*Short task:* How many lines in the rows below contain the word "woman"? Reply with the number alone.

┌──

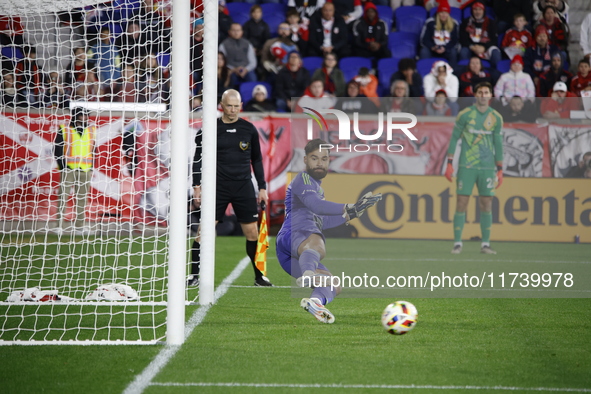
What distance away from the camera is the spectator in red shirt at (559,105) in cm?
1314

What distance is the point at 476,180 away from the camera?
11258 millimetres

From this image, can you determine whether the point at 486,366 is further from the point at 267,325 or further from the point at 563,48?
the point at 563,48

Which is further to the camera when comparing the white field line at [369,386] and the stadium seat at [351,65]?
the stadium seat at [351,65]

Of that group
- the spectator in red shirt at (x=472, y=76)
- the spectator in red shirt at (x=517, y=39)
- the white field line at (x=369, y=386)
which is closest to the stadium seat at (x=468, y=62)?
the spectator in red shirt at (x=472, y=76)

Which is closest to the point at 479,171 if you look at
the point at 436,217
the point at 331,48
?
the point at 436,217

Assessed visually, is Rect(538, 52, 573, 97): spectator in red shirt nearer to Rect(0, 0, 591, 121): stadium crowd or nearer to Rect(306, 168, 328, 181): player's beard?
Rect(0, 0, 591, 121): stadium crowd

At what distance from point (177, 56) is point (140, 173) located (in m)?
7.98

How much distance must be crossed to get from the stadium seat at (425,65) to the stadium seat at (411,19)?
126 cm

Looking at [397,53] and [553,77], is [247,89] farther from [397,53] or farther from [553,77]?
[553,77]

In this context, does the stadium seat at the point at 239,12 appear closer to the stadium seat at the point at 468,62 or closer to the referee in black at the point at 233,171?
the stadium seat at the point at 468,62

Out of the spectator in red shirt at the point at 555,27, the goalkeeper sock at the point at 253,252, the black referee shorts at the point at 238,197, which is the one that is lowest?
the goalkeeper sock at the point at 253,252

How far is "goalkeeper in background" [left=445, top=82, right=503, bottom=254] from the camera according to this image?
435 inches

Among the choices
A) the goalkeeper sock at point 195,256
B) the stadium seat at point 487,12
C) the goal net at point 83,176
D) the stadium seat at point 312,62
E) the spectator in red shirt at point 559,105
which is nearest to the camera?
the goal net at point 83,176

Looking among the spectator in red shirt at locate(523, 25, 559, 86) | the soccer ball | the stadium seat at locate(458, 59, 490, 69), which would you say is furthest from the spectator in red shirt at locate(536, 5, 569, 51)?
the soccer ball
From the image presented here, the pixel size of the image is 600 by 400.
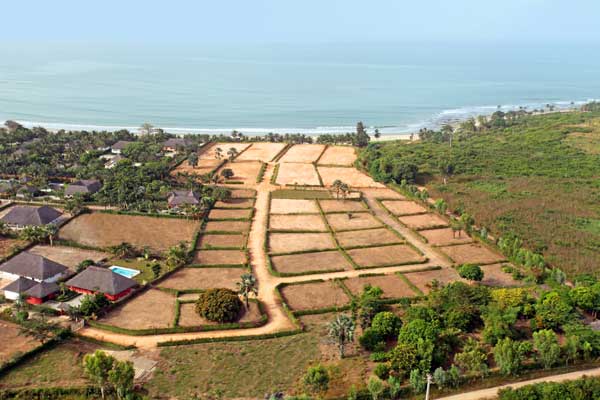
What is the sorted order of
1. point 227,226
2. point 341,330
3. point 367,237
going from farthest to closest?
point 227,226 < point 367,237 < point 341,330

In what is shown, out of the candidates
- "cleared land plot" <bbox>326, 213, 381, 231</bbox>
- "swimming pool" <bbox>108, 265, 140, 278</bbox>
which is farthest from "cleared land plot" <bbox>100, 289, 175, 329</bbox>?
"cleared land plot" <bbox>326, 213, 381, 231</bbox>

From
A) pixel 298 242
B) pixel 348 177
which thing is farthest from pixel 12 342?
pixel 348 177

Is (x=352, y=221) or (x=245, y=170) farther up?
(x=245, y=170)

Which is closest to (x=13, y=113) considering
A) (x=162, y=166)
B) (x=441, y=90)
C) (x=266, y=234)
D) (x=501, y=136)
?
(x=162, y=166)

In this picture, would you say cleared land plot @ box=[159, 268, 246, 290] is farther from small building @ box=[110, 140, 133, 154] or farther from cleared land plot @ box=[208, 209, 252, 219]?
small building @ box=[110, 140, 133, 154]

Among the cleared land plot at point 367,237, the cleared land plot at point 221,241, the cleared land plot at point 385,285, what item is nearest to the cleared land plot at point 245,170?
the cleared land plot at point 221,241

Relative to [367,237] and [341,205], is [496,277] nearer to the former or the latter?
[367,237]
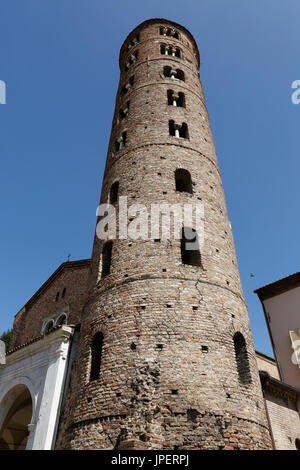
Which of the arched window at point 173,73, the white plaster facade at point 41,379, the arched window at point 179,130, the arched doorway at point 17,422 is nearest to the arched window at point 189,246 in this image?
the white plaster facade at point 41,379

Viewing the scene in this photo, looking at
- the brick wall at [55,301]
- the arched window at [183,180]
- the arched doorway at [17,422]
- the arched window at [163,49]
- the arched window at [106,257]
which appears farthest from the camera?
the arched window at [163,49]

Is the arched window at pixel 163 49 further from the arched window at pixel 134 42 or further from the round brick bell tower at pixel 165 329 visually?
the round brick bell tower at pixel 165 329

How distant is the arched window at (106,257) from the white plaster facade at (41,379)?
1789mm

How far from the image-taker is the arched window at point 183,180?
36.1 feet

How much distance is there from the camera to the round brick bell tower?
6703 millimetres

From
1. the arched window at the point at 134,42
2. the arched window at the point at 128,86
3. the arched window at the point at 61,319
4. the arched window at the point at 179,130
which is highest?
the arched window at the point at 134,42

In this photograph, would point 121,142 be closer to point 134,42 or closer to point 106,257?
point 106,257

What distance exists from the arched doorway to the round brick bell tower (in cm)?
377

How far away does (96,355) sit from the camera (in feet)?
27.9

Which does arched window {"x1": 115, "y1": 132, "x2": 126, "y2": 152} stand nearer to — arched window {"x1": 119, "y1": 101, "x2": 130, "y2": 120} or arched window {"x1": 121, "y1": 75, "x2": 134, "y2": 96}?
arched window {"x1": 119, "y1": 101, "x2": 130, "y2": 120}

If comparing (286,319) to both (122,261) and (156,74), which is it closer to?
(122,261)

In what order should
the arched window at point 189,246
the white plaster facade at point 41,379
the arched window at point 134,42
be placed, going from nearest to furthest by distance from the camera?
the white plaster facade at point 41,379, the arched window at point 189,246, the arched window at point 134,42

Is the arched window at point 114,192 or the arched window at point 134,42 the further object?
the arched window at point 134,42
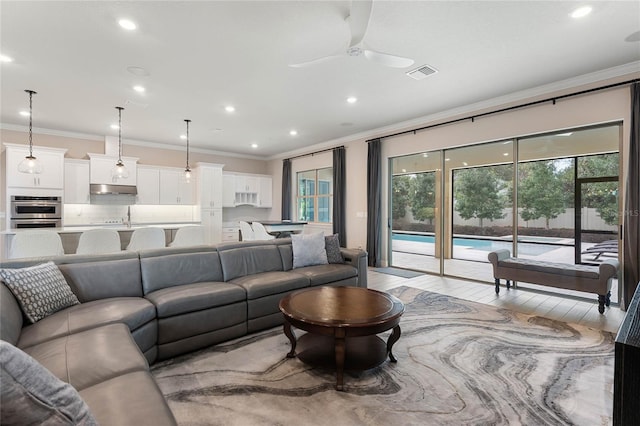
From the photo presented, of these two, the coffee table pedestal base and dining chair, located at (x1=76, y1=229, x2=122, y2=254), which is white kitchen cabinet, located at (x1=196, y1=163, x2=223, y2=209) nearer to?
dining chair, located at (x1=76, y1=229, x2=122, y2=254)

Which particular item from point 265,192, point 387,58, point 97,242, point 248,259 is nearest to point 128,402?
point 248,259

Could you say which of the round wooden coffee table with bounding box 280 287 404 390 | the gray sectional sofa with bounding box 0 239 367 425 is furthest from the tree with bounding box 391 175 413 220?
the round wooden coffee table with bounding box 280 287 404 390

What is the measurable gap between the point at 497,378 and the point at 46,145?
28.9ft

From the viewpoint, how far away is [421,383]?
7.22 feet

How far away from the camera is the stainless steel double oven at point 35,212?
579cm

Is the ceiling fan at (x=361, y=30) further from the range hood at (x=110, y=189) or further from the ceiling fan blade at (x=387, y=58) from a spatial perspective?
the range hood at (x=110, y=189)

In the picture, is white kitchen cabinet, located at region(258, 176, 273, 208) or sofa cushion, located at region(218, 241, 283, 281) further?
white kitchen cabinet, located at region(258, 176, 273, 208)

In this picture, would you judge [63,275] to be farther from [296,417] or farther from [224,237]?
[224,237]

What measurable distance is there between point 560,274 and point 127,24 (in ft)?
18.3

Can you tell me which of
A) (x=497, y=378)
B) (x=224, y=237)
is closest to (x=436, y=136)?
(x=497, y=378)

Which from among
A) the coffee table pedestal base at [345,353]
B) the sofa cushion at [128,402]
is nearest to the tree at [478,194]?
the coffee table pedestal base at [345,353]

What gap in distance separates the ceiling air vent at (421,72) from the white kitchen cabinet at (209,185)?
607cm

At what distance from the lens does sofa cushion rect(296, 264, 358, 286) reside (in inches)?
142

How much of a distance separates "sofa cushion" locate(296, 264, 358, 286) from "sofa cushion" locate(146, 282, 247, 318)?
3.00 ft
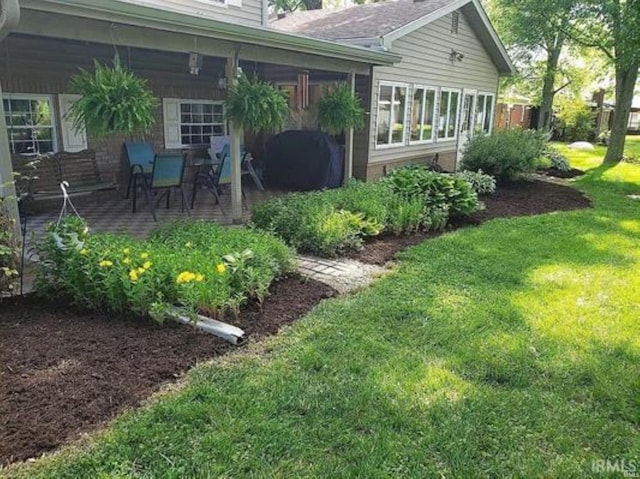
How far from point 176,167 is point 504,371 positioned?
17.1ft

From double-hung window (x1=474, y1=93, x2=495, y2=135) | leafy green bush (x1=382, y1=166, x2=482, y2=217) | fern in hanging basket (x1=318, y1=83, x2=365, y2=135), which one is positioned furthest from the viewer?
double-hung window (x1=474, y1=93, x2=495, y2=135)

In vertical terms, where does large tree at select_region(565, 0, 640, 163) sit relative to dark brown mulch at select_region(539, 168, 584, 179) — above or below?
above

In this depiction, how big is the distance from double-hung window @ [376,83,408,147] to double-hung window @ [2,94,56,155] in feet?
18.9

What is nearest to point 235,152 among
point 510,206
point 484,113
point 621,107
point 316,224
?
point 316,224

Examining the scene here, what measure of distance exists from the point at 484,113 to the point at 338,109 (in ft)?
28.1

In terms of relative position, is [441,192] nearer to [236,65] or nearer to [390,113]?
[236,65]

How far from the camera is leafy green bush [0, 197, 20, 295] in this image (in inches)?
140

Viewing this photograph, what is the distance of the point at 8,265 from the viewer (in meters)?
3.64

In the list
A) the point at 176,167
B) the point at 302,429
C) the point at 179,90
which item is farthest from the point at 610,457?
the point at 179,90

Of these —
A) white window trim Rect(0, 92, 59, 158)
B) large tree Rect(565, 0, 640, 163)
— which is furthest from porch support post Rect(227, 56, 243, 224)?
large tree Rect(565, 0, 640, 163)

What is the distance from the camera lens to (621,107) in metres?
14.2

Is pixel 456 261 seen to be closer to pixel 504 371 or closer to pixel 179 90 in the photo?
pixel 504 371

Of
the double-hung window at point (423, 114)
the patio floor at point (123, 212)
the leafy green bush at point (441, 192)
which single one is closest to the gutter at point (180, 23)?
the leafy green bush at point (441, 192)

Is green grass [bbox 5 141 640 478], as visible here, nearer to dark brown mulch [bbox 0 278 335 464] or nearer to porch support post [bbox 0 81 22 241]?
dark brown mulch [bbox 0 278 335 464]
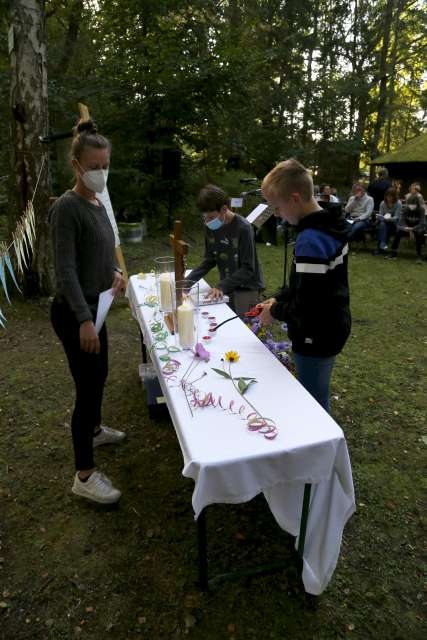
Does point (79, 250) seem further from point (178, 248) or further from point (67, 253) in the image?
point (178, 248)

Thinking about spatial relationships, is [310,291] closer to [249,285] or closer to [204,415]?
[204,415]

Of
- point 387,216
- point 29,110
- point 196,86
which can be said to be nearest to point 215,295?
point 29,110

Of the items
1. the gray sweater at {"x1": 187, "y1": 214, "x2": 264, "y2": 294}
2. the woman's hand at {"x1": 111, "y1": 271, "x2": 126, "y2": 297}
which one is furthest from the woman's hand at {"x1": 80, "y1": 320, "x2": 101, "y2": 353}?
the gray sweater at {"x1": 187, "y1": 214, "x2": 264, "y2": 294}

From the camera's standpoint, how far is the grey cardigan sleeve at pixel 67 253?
71.2 inches

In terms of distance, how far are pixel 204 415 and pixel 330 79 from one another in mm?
16027

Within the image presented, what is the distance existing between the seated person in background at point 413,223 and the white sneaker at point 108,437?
7340 millimetres

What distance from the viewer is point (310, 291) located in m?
1.68

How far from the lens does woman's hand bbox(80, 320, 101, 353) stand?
1887mm

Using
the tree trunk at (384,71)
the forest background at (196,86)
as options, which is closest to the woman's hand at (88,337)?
the forest background at (196,86)

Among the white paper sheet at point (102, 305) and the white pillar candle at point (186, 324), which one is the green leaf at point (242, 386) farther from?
the white paper sheet at point (102, 305)

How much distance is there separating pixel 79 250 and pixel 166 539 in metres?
1.47

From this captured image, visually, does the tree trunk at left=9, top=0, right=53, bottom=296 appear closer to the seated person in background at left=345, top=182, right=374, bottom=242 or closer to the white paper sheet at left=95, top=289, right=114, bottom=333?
the white paper sheet at left=95, top=289, right=114, bottom=333

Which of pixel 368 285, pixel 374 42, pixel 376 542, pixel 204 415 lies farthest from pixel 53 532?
pixel 374 42

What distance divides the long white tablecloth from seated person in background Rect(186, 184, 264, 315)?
99 cm
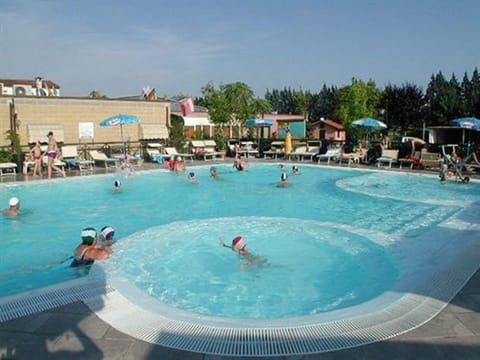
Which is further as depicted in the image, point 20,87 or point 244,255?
point 20,87

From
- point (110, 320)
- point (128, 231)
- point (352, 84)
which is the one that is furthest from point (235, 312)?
point (352, 84)

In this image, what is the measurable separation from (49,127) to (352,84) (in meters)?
28.0

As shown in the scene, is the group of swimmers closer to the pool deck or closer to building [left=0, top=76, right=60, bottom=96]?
the pool deck

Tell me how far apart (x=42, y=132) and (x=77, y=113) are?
6.76ft

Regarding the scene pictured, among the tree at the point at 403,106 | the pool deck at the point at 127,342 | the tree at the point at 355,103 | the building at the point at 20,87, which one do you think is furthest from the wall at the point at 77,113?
the building at the point at 20,87

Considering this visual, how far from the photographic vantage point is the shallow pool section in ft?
19.3

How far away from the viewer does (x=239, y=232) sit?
907cm

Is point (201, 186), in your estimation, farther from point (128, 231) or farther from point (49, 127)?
point (49, 127)

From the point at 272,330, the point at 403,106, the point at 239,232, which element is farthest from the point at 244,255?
the point at 403,106

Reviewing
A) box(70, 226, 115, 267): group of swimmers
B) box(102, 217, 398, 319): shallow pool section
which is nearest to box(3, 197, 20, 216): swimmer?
box(102, 217, 398, 319): shallow pool section

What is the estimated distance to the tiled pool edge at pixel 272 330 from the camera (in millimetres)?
3602

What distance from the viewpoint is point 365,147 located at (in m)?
20.5

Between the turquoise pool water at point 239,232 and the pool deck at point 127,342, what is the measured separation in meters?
1.88

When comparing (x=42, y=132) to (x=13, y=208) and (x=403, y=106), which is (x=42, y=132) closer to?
(x=13, y=208)
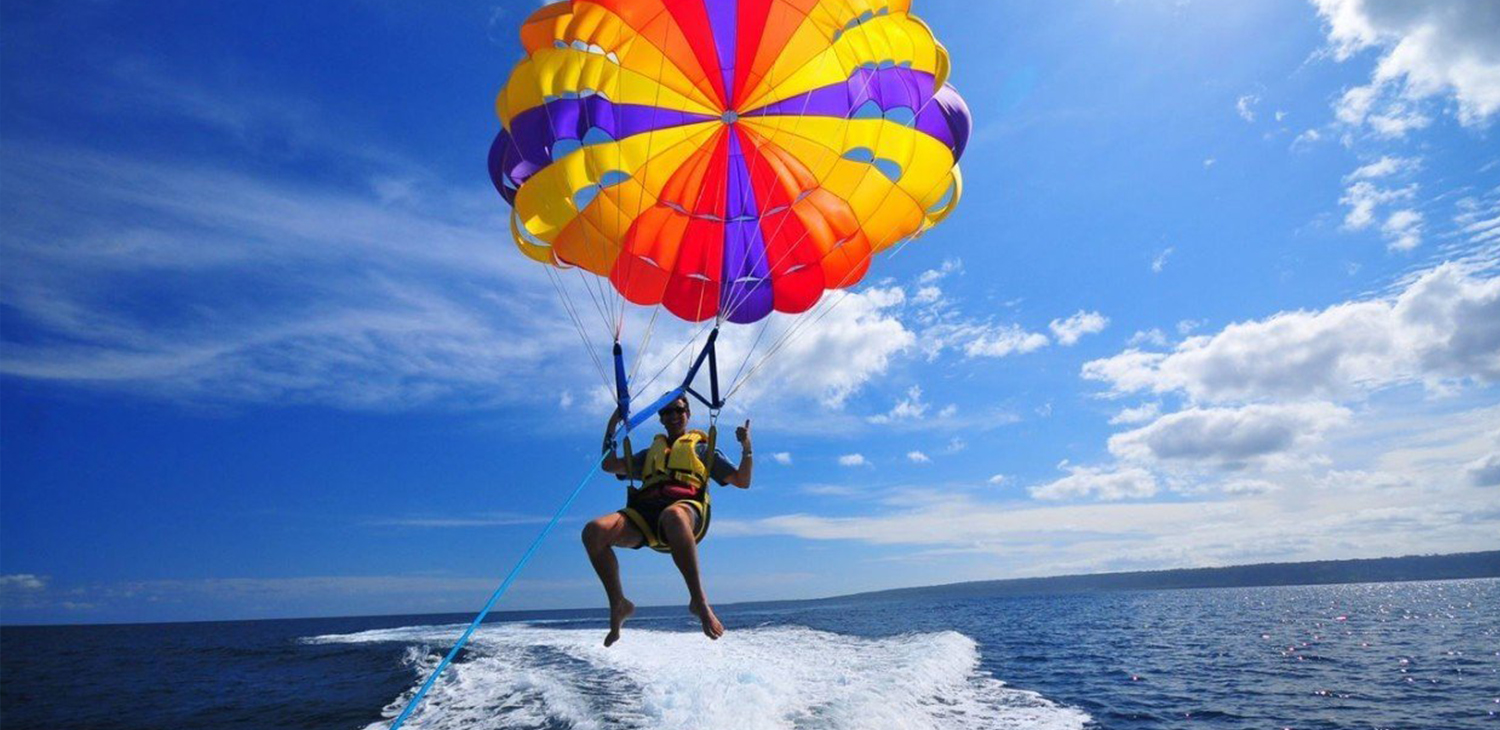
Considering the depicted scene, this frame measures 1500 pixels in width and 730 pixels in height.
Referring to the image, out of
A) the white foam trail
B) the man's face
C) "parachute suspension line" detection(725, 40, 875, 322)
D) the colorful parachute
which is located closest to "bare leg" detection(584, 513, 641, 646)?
the man's face

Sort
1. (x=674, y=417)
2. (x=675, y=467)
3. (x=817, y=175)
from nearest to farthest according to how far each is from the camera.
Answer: (x=675, y=467)
(x=674, y=417)
(x=817, y=175)

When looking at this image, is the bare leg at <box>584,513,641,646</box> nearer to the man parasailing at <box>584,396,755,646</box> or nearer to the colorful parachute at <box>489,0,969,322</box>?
the man parasailing at <box>584,396,755,646</box>

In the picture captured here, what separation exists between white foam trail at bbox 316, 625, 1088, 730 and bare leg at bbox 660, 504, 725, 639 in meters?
7.80

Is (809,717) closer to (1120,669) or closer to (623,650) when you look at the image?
(623,650)

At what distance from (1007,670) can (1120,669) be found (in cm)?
333

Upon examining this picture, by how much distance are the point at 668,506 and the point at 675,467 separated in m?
0.39

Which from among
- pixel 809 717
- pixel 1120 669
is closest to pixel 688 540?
pixel 809 717

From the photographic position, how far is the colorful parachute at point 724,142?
7.56 meters

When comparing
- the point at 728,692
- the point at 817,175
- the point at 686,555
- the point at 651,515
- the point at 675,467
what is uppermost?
the point at 817,175

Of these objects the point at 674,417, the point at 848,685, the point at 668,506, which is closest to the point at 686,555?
the point at 668,506

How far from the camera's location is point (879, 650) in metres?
24.1

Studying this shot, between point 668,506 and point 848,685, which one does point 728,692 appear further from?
point 668,506

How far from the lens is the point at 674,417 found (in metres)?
6.12

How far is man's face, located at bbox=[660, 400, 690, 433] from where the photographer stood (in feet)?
20.1
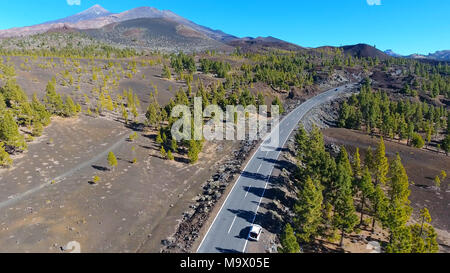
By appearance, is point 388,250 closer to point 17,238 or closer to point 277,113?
point 17,238

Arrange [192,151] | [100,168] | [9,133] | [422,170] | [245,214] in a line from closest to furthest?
[245,214]
[9,133]
[100,168]
[192,151]
[422,170]

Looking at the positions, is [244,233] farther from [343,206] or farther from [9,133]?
[9,133]

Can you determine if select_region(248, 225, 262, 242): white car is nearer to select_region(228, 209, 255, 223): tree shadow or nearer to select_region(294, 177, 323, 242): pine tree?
select_region(228, 209, 255, 223): tree shadow

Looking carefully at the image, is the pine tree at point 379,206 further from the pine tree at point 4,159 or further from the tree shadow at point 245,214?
the pine tree at point 4,159

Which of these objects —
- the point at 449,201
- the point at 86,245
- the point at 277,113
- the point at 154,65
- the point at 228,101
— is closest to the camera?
the point at 86,245

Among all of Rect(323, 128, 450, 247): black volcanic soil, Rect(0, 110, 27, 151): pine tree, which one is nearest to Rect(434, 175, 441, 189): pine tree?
Rect(323, 128, 450, 247): black volcanic soil

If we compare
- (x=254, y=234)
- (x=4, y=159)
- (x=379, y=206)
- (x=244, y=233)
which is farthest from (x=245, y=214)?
(x=4, y=159)

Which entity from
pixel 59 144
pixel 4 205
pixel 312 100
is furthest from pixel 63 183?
pixel 312 100
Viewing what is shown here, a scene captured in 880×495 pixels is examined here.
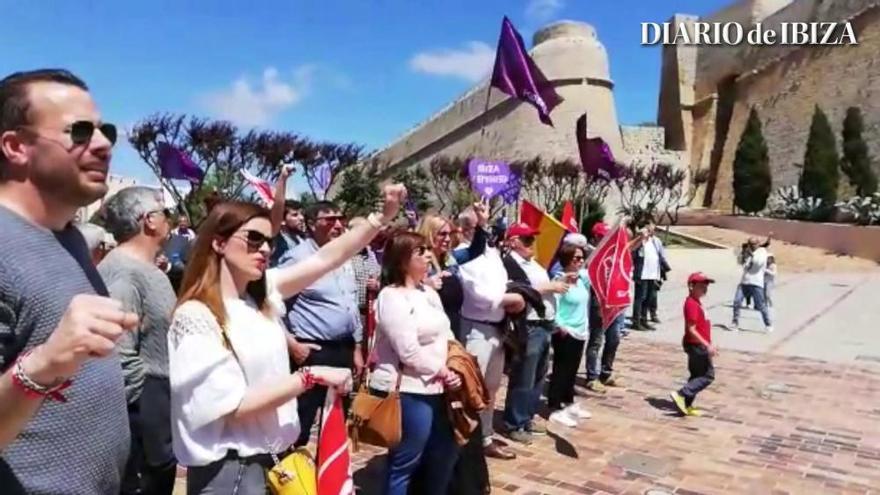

└──

*Exercise response:* 4